Speaker
Description
The increasingly high accuracy of top-quark studies at the LHC calls for a theoretical description of $t\bar t$ production and decay in terms of exact matrix elements for the full $2 \to 6$ process that includes the off-shell production and the chain decays of $t\bar t$ and $tW$ intermediate states, together with their quantum interference. Corresponding NLO QCD calculations matched to parton showers are available for the case of dileptonic channels and are implemented in the bb4l Monte Carlo generator, which is based on the resonance-aware POWHEG method. In this talk, I present the first NLOPS predictions of this kind for the case of semileptonic channels. In this context, the interplay of off-shell $t\bar t$ + $t W$ production with various other QCD and electroweak subprocesses that yield the same semileptonic final state is discussed in detail.
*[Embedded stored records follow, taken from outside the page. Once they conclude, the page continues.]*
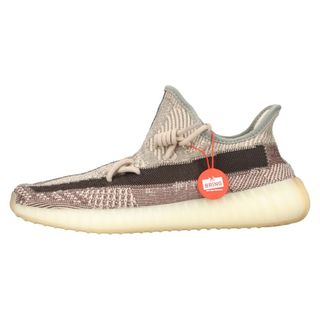 アディダス(adidas)のadidas アディダス YEEZY BOOST 350 V2 ZYON FZ1267 イージーブースト ザイオン ローカット スニーカー グレー US9.5/27.5cm グレー(スニーカー)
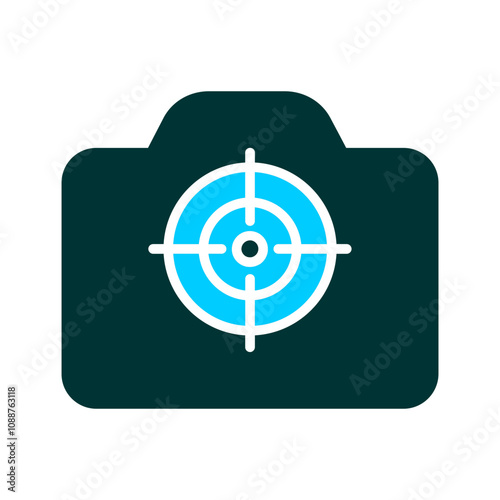 Focus Icons Vector Icon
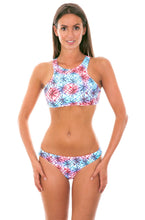 Carica l'immagine nel visualizzatore di Gallery, Image 05: Rio De Sol Haut Soutien Tiejean Sporty
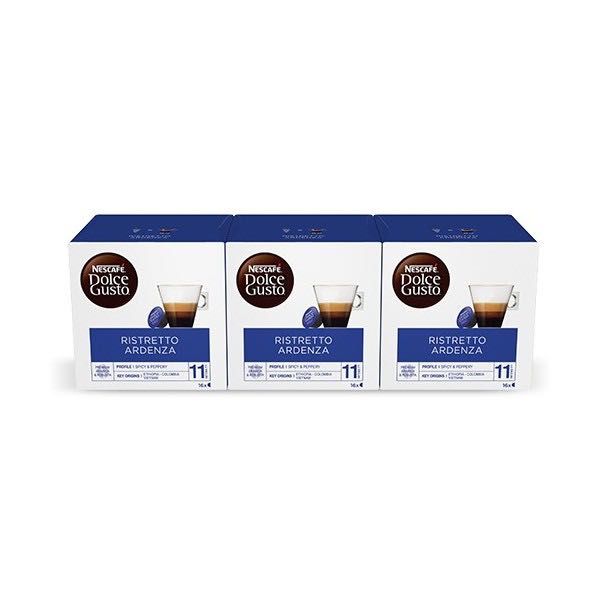 Dolce Gusto Capsulas 3x16 Ristretto Ardenza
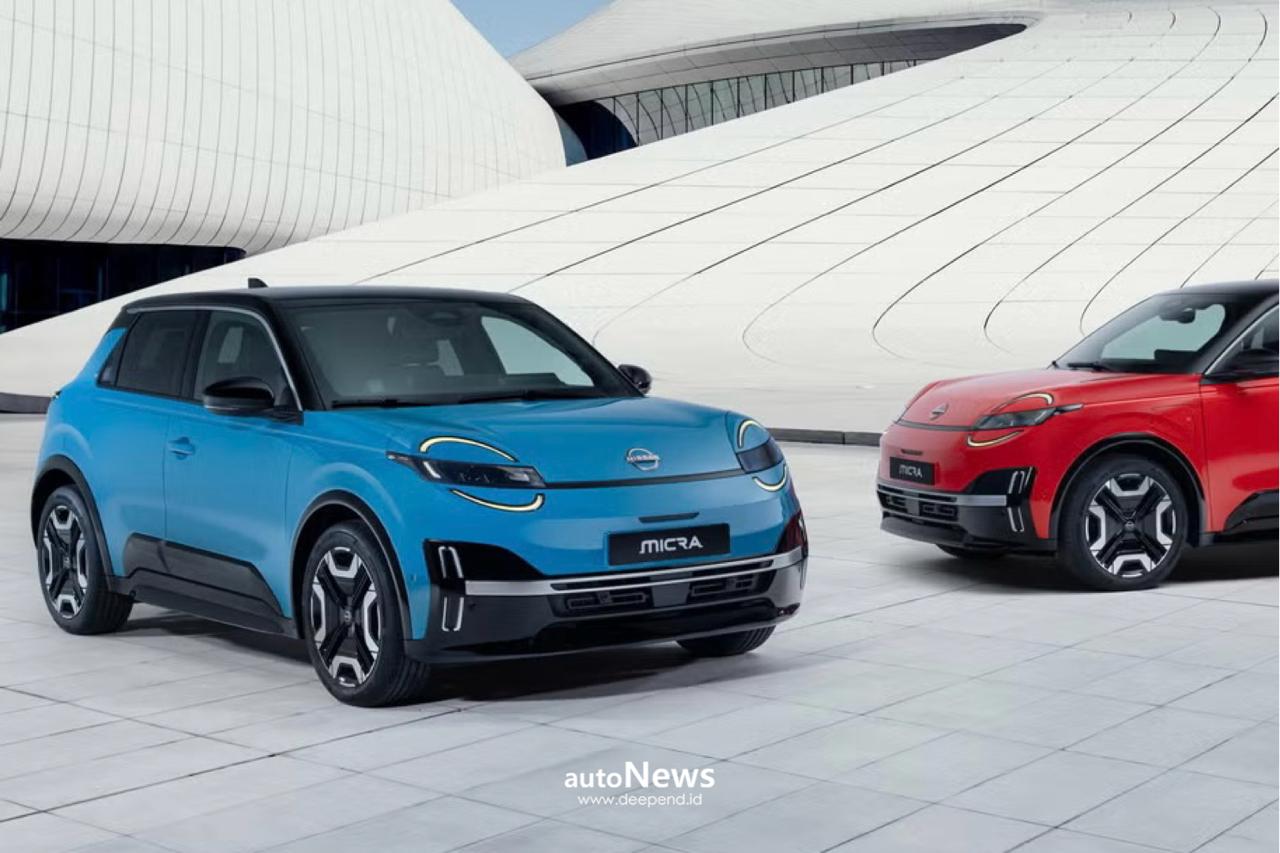 Electric Vehicle Nissan Micra – “NISSAN MARCH” YANG BERUBAH JADI MOBIL LISTRIK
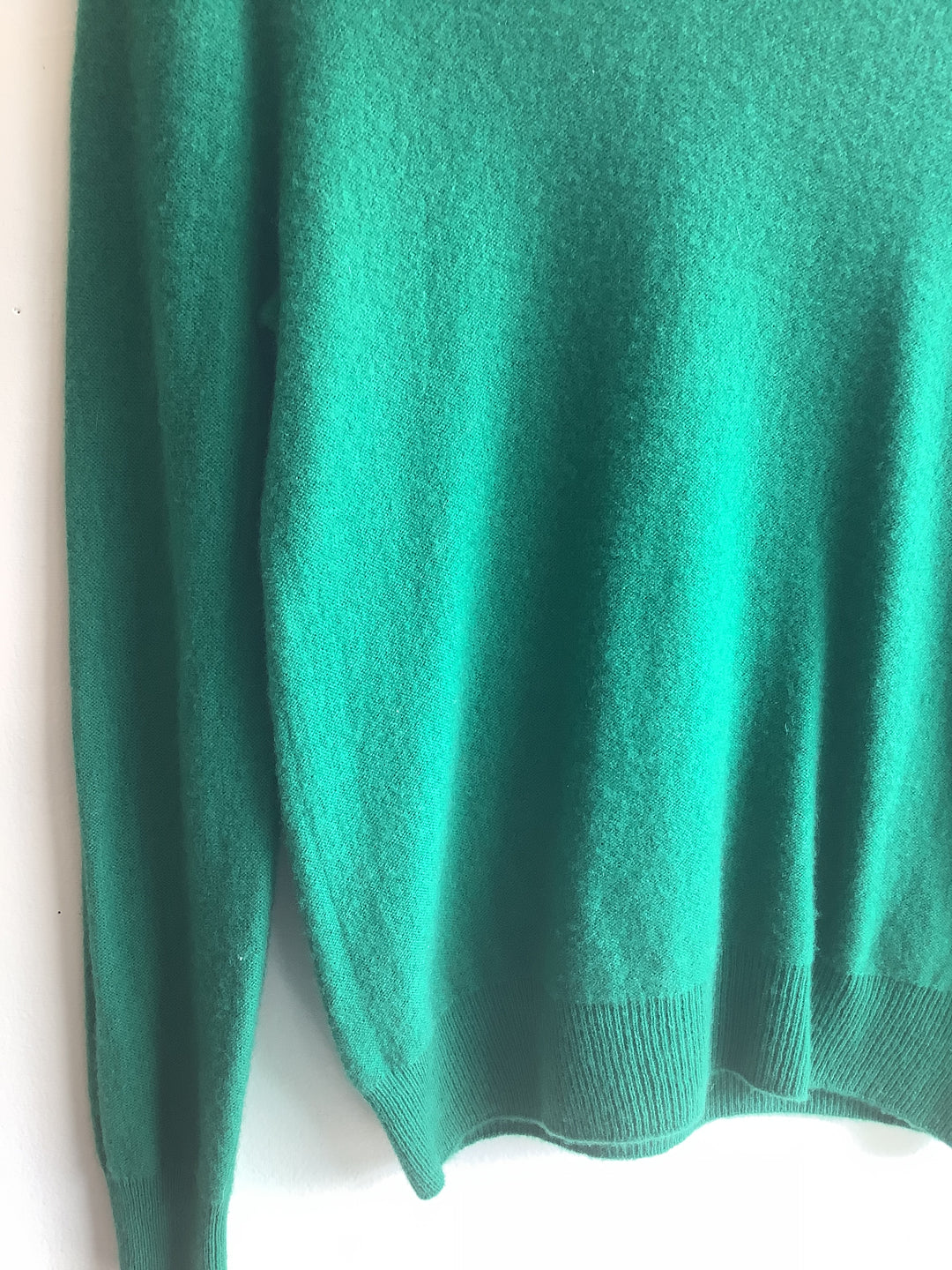 Emerald Green Cashmere Sweater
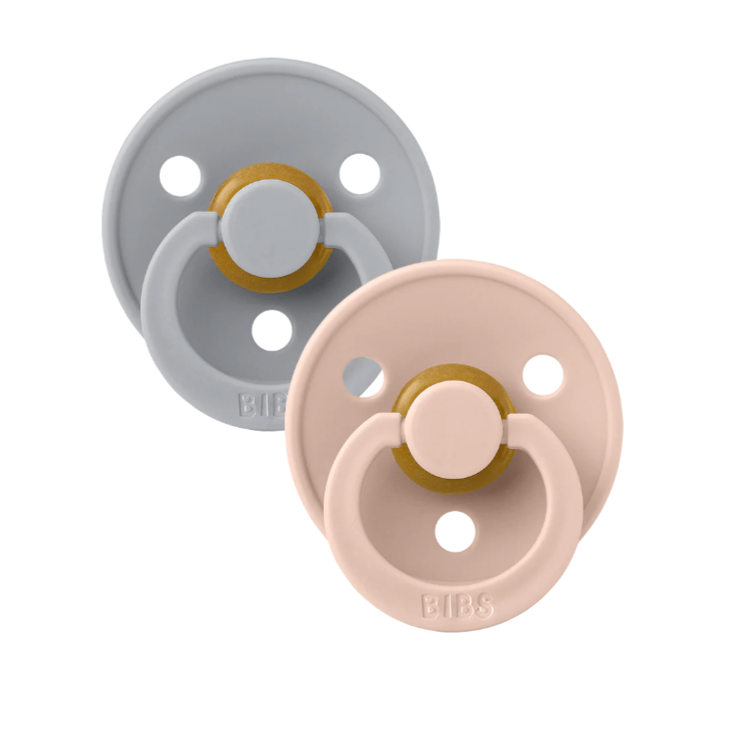 BIBS Colour 2 Pack Pacifier - Peregrine Kidswear - 1 - 0M+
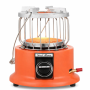 Ges -H9 Premium Portable Gas Heater And Cooker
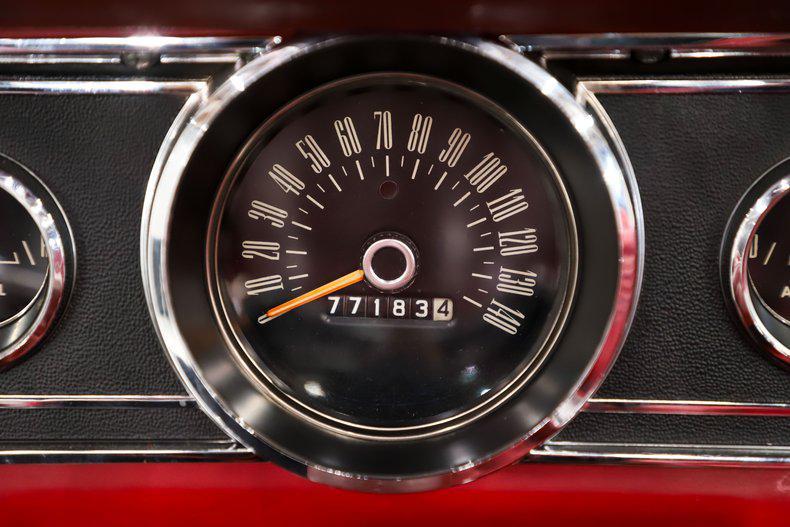 used 1966 Ford Mustang car, priced at $62,998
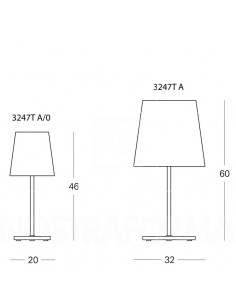 Lampada 3247TA PICCOLA Ø 20... 2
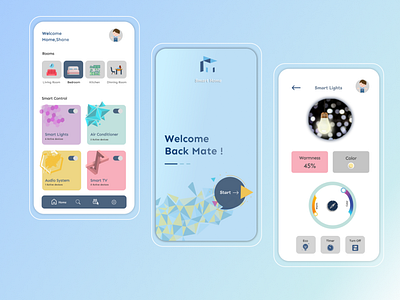 Smart Home Control App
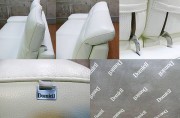 展示品】ドミシール DM-KOD9007 レザー 総本革張り IDC大塚 2人
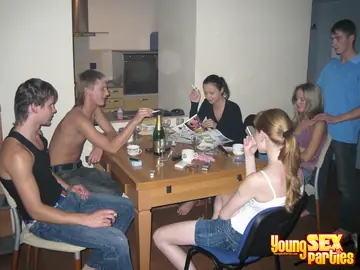 Lukava – Slim Russian Blonde Fucks After Drinking at Home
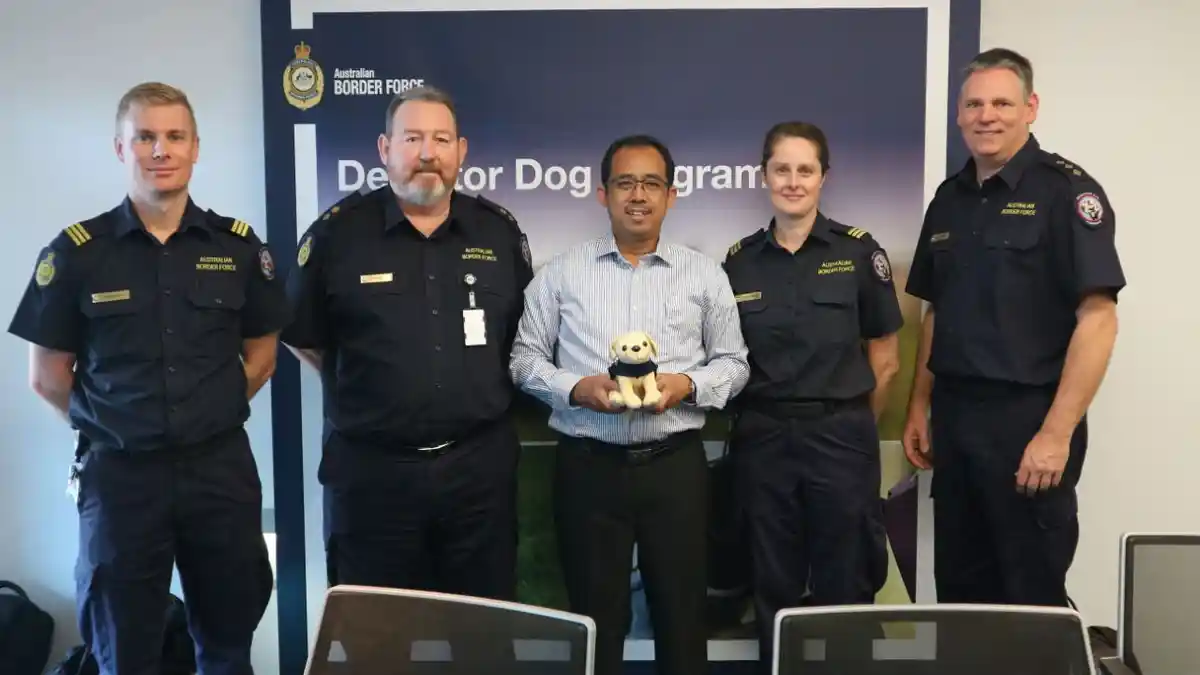 Galeri Foto: Pertemuan Bea Cukai Dan Australian Border Force di Melbourne - bea-cukai_20171122_090343.jpg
On the technical side, we improve the resonance-aware POWHEG procedure by means of new resonance histories based on matrix elements, which enable a realistic separation of $t\bar t$ and $t W$ contributions. Moreover, I introduce a general approach which makes it possible to avoid certain spurious terms that arise from the perturbative expansion of decay widths in any off-shell higher-order calculation, and which are large enough to jeopardise physical finite-width effects. Presented results and simulation tools will be of paramount importance for future precision top-quark studies and for the modelling of irreducible backgrounds in BSM searches.